Things are looking up for residents of the 25 super states where Republicans control both chambers of the state legislature and also the governor’s mansion. Read about a selection from the super group here, as Kyle Peterson from The Wall Street Journal interviews Tracie Sharp, president of the State Policy Network.
So what can Republicans realistically accomplish in the next few years? A quick survey of think tankers in states where the GOP gained on Nov. 8 suggests that the mood averages somewhere between bullish and giddy. Visions of tax cuts and tort reforms are dancing in their heads.
• Kentucky: “Republicans now control the Kentucky House of Representatives for the first time since 1921,” says Jim Waters, the president of the Bluegrass Institute. The GOP flipped 17 of the chamber’s 100 seats and defeated the sitting Democratic speaker. With all the levers of power in Republican hands, right-to-work legislation looks like a shoo-in.
Also likely, he thinks, is a law establishing charter schools. Kentucky is one of only a handful of states without charters. “The Republicans need to grab this opportunity,” Mr. Waters says. “Our biggest concern is that the Republican leadership will be too timid.” Somehow that seems unlikely: Gov. Matt Bevin has already suggested calling a special session in 2017 to revamp the tax code—and maybe even eliminate the income tax.
• Missouri : A new Republican governor, Eric Greitens, will replace term-limited Democrat Jay Nixon. “I think that we’re going to see bills that have been vetoed in the past, like right to work, go through quickly,” says Brenda Talent, the CEO of the Show-Me Institute. Last year the Republican House tried to override Gov. Nixon’s right-to-work veto but fell short by 13 votes.
Expanding charter schools, Ms. Talent predicts, will be an “easy lift,” and tackling corporate welfare is a possibility. “To give you an idea of the magnitude of the problem,” she says, “you could eliminate the corporate income tax in the state simply by eliminating economic development tax credits.”
• New Hampshire: With the election of the first GOP governor in 12 years, add this to the pile of potential right-to-work states. “The odds certainly are better than they’ve ever been,” says J. Scott Moody, the CEO of the Granite Institute. In 2011 the Democratic governor vetoed a right-to-work bill, and the House could not muster the votes to override.

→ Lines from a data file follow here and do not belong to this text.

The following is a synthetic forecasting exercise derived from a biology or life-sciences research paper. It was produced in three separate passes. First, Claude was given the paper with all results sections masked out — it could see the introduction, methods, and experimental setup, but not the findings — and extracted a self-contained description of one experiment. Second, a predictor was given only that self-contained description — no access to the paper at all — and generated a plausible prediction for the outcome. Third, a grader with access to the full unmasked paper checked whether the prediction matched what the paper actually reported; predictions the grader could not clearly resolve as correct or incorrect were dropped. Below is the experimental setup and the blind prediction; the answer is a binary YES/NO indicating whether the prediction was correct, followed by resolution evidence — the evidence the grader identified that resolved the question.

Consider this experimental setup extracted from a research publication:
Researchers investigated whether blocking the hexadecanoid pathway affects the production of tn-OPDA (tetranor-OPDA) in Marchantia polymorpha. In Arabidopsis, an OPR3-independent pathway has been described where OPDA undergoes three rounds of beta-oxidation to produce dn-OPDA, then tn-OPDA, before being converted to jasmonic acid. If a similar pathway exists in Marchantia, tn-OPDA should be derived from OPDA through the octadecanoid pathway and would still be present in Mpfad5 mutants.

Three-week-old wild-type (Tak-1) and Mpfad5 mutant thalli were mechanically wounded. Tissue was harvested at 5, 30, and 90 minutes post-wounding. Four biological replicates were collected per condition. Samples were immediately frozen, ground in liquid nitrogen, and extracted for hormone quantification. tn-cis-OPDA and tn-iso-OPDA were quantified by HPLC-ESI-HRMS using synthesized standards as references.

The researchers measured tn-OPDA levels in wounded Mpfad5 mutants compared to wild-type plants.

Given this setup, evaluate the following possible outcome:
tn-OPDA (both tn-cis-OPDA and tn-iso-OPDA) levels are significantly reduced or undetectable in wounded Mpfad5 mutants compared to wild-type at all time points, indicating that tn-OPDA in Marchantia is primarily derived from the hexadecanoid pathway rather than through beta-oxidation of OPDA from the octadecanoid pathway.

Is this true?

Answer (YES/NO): NO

• Iowa: Republicans retook the Senate, defeated the incumbent Democratic majority leader, and regained full control for the first time since 1998. Don Racheter of the Public Interest Institute says flatter tax rates are likely, as is a goal long-sought by social conservatives: defunding Planned Parenthood. In April the Republican House passed a bill to block Medicaid dollars from flowing to groups that provide abortions, but the language was stripped out by the Democratic Senate two days later. “Now,” says Mr. Racheter, “I think that’ll happen.”
• Pennsylvania: In October the GOP House fell three votes short on a bill to move newly hired public workers away from traditional pensions. As it happens, on Nov. 8 Republicans picked up three additional seats. “Every indication we have,” says Charles Mitchell,president of the Commonwealth Foundation, “is pension reform is coming back and it’s coming back soon.” The legislature may also put on the Democratic governor’s desk a “paycheck protection” bill, which would bar the government from collecting union political funds. “The dynamic has shifted considerably,” Mr. Mitchell says. “A lot of these issues were laughed out of the room, even under the last Republican governor.”

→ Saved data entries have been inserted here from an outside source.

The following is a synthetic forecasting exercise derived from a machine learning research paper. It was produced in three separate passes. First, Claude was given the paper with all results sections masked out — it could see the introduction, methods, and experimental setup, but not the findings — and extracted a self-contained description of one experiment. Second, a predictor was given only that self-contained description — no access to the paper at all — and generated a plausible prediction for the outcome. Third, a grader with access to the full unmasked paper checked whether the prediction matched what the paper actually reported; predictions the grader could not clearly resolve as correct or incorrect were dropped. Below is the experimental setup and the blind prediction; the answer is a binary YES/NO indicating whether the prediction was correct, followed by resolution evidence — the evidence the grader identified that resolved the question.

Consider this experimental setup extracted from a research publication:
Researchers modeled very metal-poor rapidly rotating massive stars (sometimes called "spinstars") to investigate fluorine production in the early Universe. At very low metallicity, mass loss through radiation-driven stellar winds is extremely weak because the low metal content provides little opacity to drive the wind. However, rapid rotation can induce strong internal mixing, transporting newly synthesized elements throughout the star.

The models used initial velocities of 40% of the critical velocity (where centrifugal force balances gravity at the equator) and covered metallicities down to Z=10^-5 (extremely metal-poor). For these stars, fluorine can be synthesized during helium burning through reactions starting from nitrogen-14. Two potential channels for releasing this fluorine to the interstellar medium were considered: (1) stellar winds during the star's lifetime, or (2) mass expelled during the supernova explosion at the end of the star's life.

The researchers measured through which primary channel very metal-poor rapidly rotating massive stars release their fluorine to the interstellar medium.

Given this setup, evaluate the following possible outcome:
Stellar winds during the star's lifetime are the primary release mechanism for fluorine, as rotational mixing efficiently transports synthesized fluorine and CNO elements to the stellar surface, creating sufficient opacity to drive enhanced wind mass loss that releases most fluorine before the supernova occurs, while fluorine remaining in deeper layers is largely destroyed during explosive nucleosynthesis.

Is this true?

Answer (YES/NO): NO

• Minnesota: A gain of six seats in the Senate put the legislature under total GOP control. “We’ve got about a $1.4 billion budget surplus,” says John Hinderaker, president of the Center of the American Experiment. “I think our Republican legislators understand that if they don’t provide some tax relief people are going to say ‘Well, why the hell do we bother voting for Republicans?’ ”
The best targets for repeal, he suggests, are the state’s taxes on commercial property and on Social Security benefits. There’s also MNsure, the ObamaCare exchange. When open enrollment began Nov. 1, Minnesotans saw rate increases up to 67%. “Something is going to be done. Something’s got to be done,” Mr. Hinderaker says. “This is why the Republicans won the election, in large part.”
• Illinois: Democrats kept the House but lost their supermajority, which will give Republican Gov. Bruce Rauner’s vetoes a bit more bite. It may also strengthen his hand in negotiations to end the 18-month budget stalemate. “You’re starting to get the liberal chattering class in Illinois saying ‘Come on Democrats, why don’t you just agree to one thing that he wants to do,’ ” says Diana Rickert, vice president of communications at the Illinois Policy Institute.
She adds that there is more grumbling than ever—even from fellow Democrats—about Michael Madigan, the powerful House speaker who has held that office, excluding a two-year hiatus, since 1983. “We’re trying to dismantle a political machine that’s been in place for 40 years,” Ms. Rickert says. “It takes time. But we are making a lot of progress.”